According to experts who published a 2012 study on pink noise in the Journal of Theoretical Biology, pink noise reduces “brain wave complexity” and can induce “more stable sleep time,” which can therefore improve sleep quality. 

They came to this conclusion after recording the electroencephalogram (EEG) signals, those being electrical activity signals in the brain, of six test subjects who were subjected to 10 minutes of quiet and then 10 minutes of noise. When pink noise was introduced to the experiment, the complexity of the EEG signals decreased and actually synchronized with the pink noise, thus lowering brain wave activity. A related sleep-quality experiment then showed that participants who were exposed to pink noise “showed significant enhancement in the percentage of stable sleep time compared to the control group.”

“Because emotions and experiences are processed during deep sleep, pink noise may also boost memory,” MacDowell adds. “Research suggests that pink noise could help concentration during waking hours, as well.”
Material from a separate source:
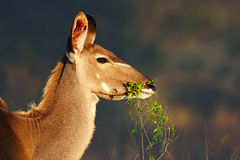 Kudu  eating green leaves Stock Photos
MacDowell is referring to the 2017 study in which Phyllis Zee, a neurologist at Northwestern University, used pink noise to enhance deep sleep in older adults in an attempt to improve their memory, the hope here being that pink noise may hold a key to unlocking new treatments to prevent diseases like Alzheimer’s and Parkinson’s. Via their pink noise experiments, Zee and colleagues were able to stimulate the brain’s delta oscillations, which characterize deep sleep, and this resulted in a 25–30% improvement in participants’ recall of word pairs they learned the night before in comparison with a placebo treatment.

However, it must be noted that research around pink noise is still minimal. And, as Fish tells us, “it is highly recommended to try both [white and pink noise] and see what is best for your personal make up.”
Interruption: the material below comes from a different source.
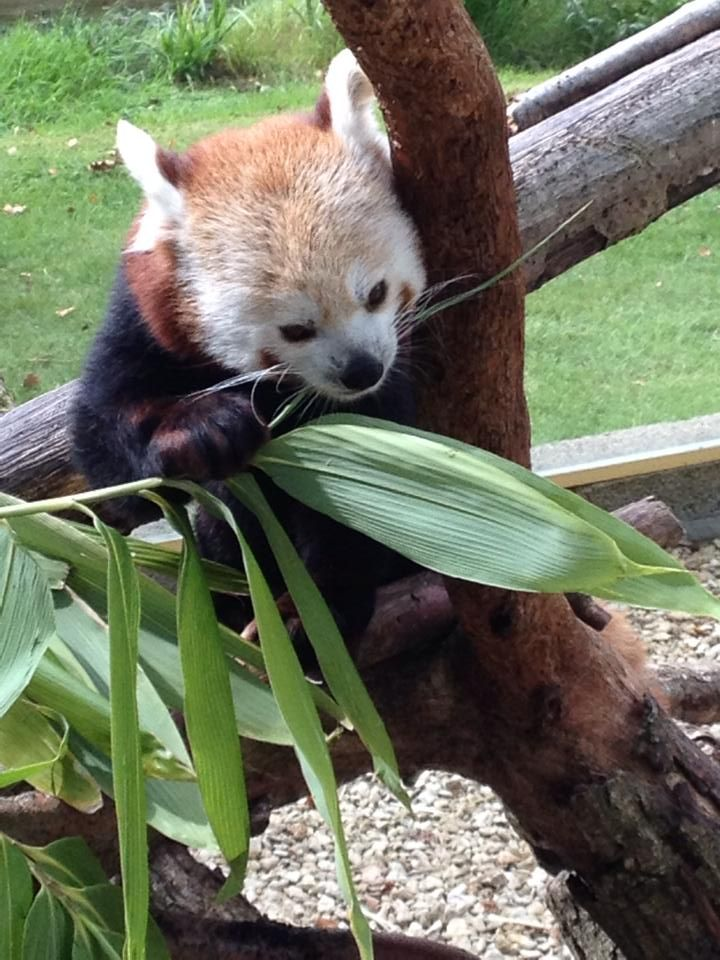 A very sweet photo of our adorable red panda from Simon 'Jingles' Bird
To introduce pink noise to your bedtime routine, there are several apps currently on the market that could be life-changing. For those who use Google Play, this “Brown Noise, Pink Noise, and White Noise” app has a 4.8-star rating based on 934 reviews. And this “White & Pink Noise” app on Apple’s App Store has a 4.4-star rating with 348 reviews. Any nature-sound apps should also work pink-noise wonders. You can also purchase a pink noise machine, similar to the more common white noise machines.

And FYI, MacDowell recommends that “pink noise from apps or machines should be kept at a moderate level that won’t damage hearing.” Noted.

So, if white noise hasn’t really been doing you any favors, or if you’re looking to try something different (and perhaps more effective), give the pink noise phenomenon a try. You may just end up having the best sleep of your life.